Texte fourni:
<<<<

Alors que les régimes militaires au pouvoir au Mali, en Guinée et au Burkina Faso sont de plus en plus populaires, l’image de la Cedeao, elle, ne cesse de s’écorner.
En seulement sept mois, trois coups d’Etat ont amputé la Communauté économique des Etats de l’Afrique de l’Ouest (Cedeao) de 20% de ses membres. Outre ce bilan purement comptable, la Cedeao a surtout perdu toute légitimité populaire. Et pas simplement dans les trois pays où les dirigeants ont été renversés par des militaires. En effet, la Cedeao est désormais raillée dans toute la région ouest-africaine, voire dans toute l’Afrique.
Il faut dire que les sanctions économiques et diplomatiques sévères, infligées par la Cedeao au Mali, à la Guinée et au Burkina Faso, ne plaisent pas plus que cela.
Selon Fahiraman Kone, chercheur à l’Institut d’études de sécurité à Bamako, ces sanctions sont vues « comme des attaques contre le peuple ». La Cedeao ne semble pas avoir pris la mesure des événements. « Si la région n’est pas étrangère aux coups d’Etat, la récente vague de putschs a une chose en commun : le soutien populaire », affirme le politologue qui met d’ailleurs en exergue le soutien occidental — de l’Union européenne, des Etats-Unis et de la France — aux sanctions de la Cedeao. Un soutien contreproductif, qui entache la réputation de la Cedeao.
L’embargo au Mali, la mauvaise bonne idée
La Cedeao a répondu à chaque coup d’Etat par une suspension de ses organes. Tout d’abord du Mali, puis de la Guinée et du Burkina Faso. A Bamako, après l’échec des pourparlers avec les militaires au pouvoir, la Cedeao a également imposé un embargo. Un acte dissuasif pour les autres pays concernés ? Pas vraiment, car si l’objectif était d’isoler les militaires qui ont renversé les présidents qu’ils jugeaient illégitimes, la stratégie de la Cedeao ne semble pas fonctionner.

>>>>

Consigne:
Retapez à l'identique le passage du texte sur la Cedeao qui commence par « L’embargo au Mali, la » et se poursuit jusqu'à « semble pas fonctionner. » inclus.

Données fournies:
<<<<

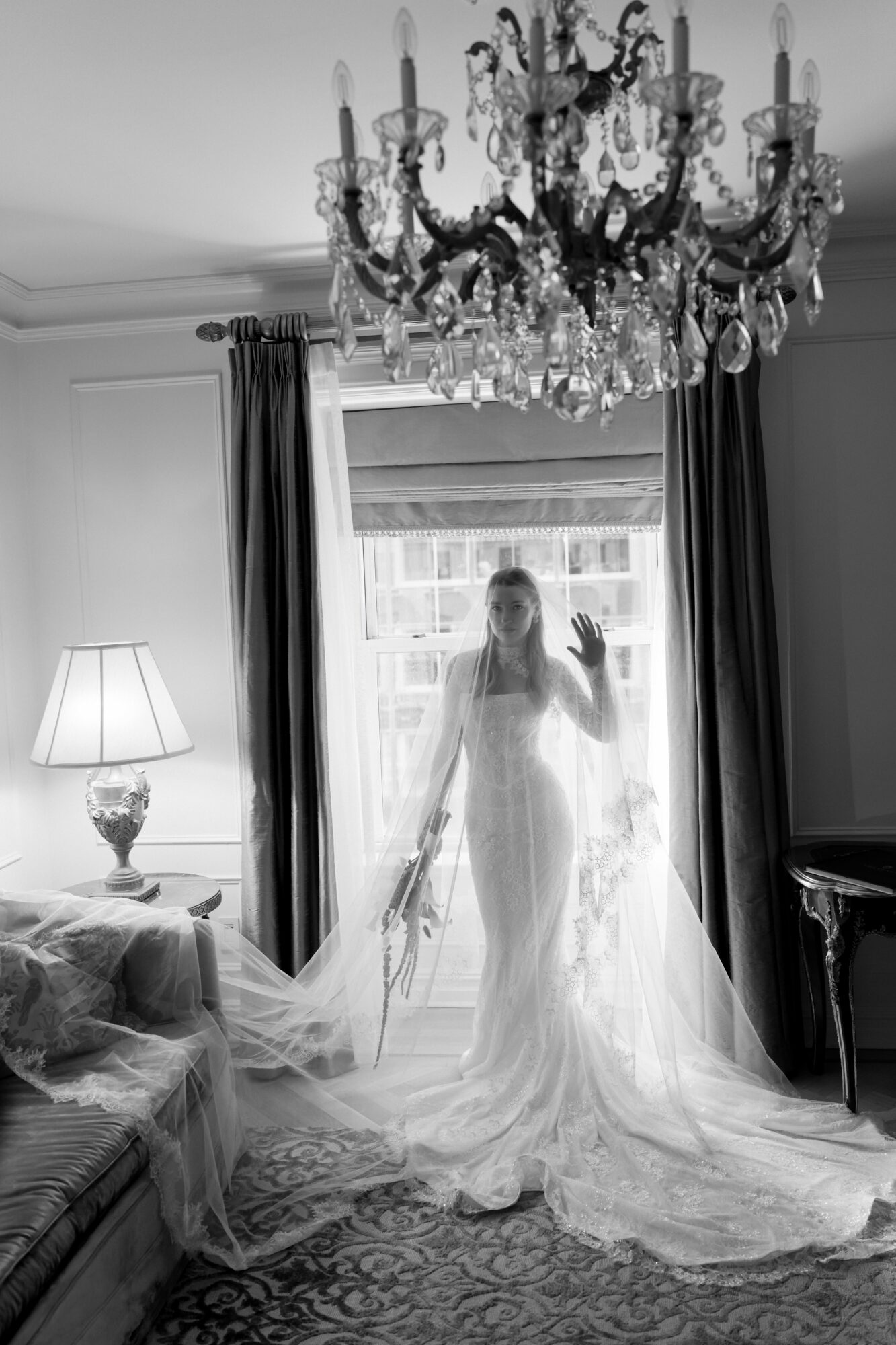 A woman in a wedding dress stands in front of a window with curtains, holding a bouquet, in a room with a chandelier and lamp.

>>>>
<<<<

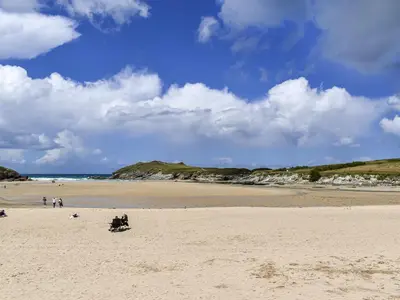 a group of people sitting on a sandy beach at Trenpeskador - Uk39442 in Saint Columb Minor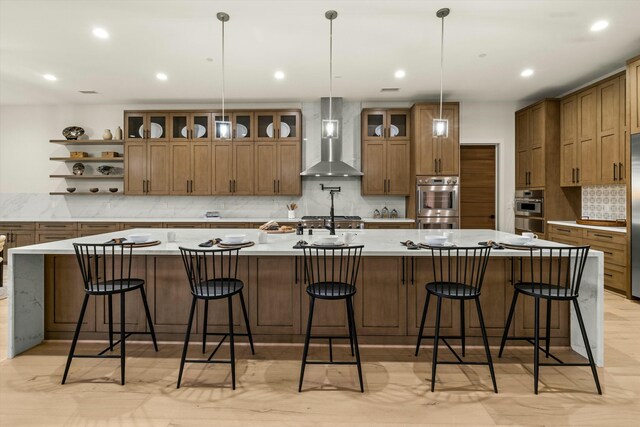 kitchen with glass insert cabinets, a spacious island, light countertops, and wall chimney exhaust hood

>>>>

Réponse:
L’embargo au Mali, la mauvaise bonne idée
La Cedeao a répondu à chaque coup d’Etat par une suspension de ses organes. Tout d’abord du Mali, puis de la Guinée et du Burkina Faso. A Bamako, après l’échec des pourparlers avec les militaires au pouvoir, la Cedeao a également imposé un embargo. Un acte dissuasif pour les autres pays concernés ? Pas vraiment, car si l’objectif était d’isoler les militaires qui ont renversé les présidents qu’ils jugeaient illégitimes, la stratégie de la Cedeao ne semble pas fonctionner.